If you don’t want any interaction when executing the automation you can simply run:

export CCPASSWORD=<mygreatpassword>
export CCPUBKEY=$(cat ~/.ssh/id_rsa.pub)

You have two options to run the script:

Option 1: Provision and setup only CycleCloud without any cluster:

./cyclecloud_cli.sh

Option 2: Provision and setup of CycleCloud with a SLURM cluster ready for job submission (just pass a clustername):

./cyclecloud_cli.sh <clustername>

Once it is done you will receive three access points: (i) CycleCloud VM URL to access it via browser (ii) CycleCloud VM IP to access it via SSH; and (iii) cluster scheduler IP to access it via SSH for job submission in case you specified the clustername parameter.

No VPN setup

If you don’t have VPN setup, no problem, just make sure you comment these lines in setvars.sh:

# export VPNRG=myvpnrg
# export VPNVNET=myvpnvnet

Resources will be provisioned without VPN, but you won’t be able to check when the cyclecloud VM is provisioned nor the cluster is ready.
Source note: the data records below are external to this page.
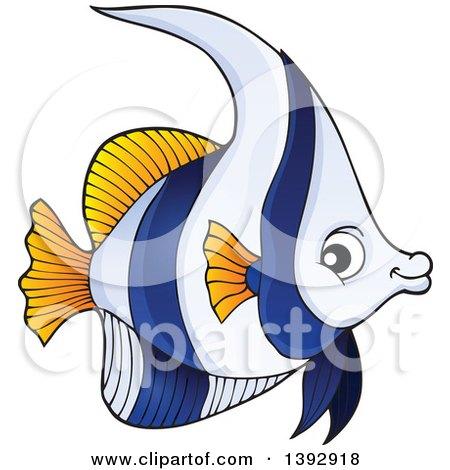 Clipart of a False Moorish Idol Marine Fish - Royalty Free Vector Illustration by visekart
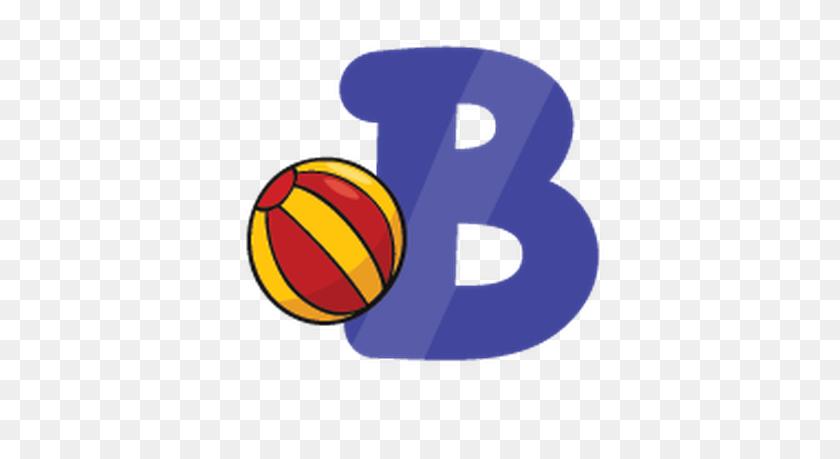 Cartoon Alphabet Letters Image Group - Magnetic Letters Clipart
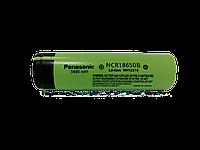 Литий-ионный (Li-ion) аккумулятор NCR 18650 B 3400mAh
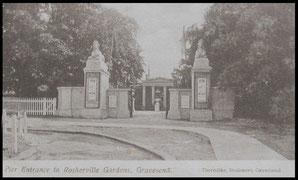 Pier Entrance to Rosherville Gardens, Gravesend.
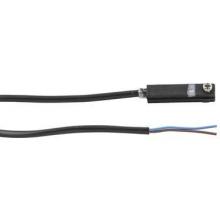 Sensor DSL1-C225*8mm 2 hilos   cilindro rotativo METALWORK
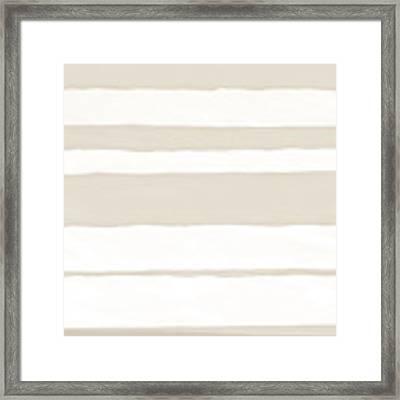 Strips 2a Framed Print by Menega Sabidussi
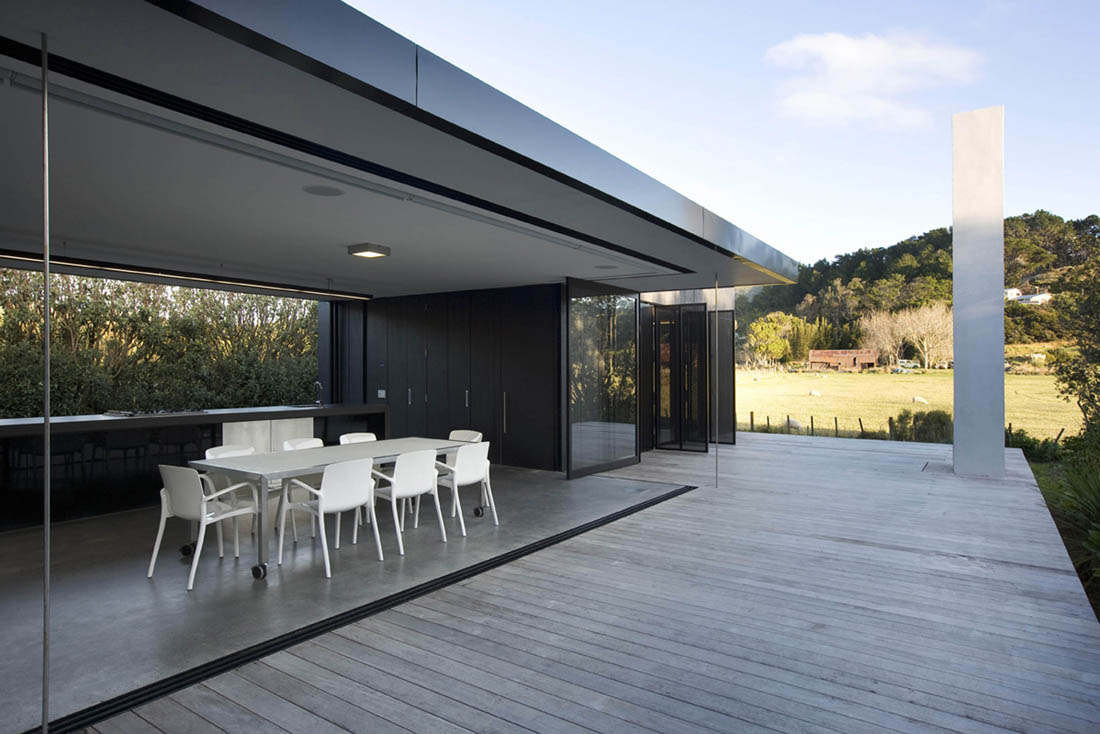 Sandhills Road House - Fearon Hay Architects - Nueva Zelandia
By doing so your output would be something like

Create resource group: mydemo                                         [done]
Create VNET/VSUBNET: mydemoVNET/mydemoSUBNET                          [done]
VPNRG/VPNVNET required for testing cyclecloud access                  [warning]
Create storage account: mydemosa                                      [done]
Create keyvault: mydemokv                                             [done]
Set keyvault secrets                                                  [done]
Start CycleCloud VM provisioning request                              [done]
Add VM principal ID access to subscription                            [done]
Add VM principal ID permission to keyvault: mydemokv                  [done]
CycleCloud access when cloud-init is done                             [info]
CycleCloud via SSH: ssh [-i <privsshkey>] azureuser@10.49.0.4         [info]
CycleCloud via WEB: http://10.49.0.4:8080                             [info]
Cannot test cyclecloud/cluster access as no VPN peer was established  [info]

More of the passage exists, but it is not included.